(Records contained in a dataset)
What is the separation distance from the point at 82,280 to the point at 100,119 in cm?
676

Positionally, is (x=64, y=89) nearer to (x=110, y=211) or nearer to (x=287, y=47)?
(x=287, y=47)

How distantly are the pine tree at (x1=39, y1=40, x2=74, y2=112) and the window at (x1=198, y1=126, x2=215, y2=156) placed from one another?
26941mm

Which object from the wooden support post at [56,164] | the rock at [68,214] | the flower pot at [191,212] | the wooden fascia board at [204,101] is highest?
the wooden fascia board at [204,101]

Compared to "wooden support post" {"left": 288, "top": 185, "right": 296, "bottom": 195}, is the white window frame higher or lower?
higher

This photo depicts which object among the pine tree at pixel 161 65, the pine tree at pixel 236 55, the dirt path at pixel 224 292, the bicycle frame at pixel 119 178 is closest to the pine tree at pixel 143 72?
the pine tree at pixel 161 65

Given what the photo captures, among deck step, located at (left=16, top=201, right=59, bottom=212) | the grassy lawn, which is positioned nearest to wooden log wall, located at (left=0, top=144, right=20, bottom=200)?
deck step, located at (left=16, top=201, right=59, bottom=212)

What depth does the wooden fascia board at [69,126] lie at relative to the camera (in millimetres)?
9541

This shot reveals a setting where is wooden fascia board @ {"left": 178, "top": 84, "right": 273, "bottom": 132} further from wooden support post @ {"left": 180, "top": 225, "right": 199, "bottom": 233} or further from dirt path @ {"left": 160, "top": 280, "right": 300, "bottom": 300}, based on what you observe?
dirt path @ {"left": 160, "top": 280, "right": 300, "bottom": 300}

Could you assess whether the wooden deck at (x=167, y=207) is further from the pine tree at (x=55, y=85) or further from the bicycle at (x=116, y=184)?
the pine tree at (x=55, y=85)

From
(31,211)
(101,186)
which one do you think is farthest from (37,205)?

• **Work to do**
The line containing "Could you assess" and every line after it, through the end of the records, should be repeated exactly and alone.

• **Exercise solution**
Could you assess whether the wooden deck at (x=167, y=207) is further from the pine tree at (x=55, y=85) or further from the bicycle at (x=116, y=184)?
the pine tree at (x=55, y=85)

From
(31,211)
(101,186)
which one do you think is farthest from (37,205)?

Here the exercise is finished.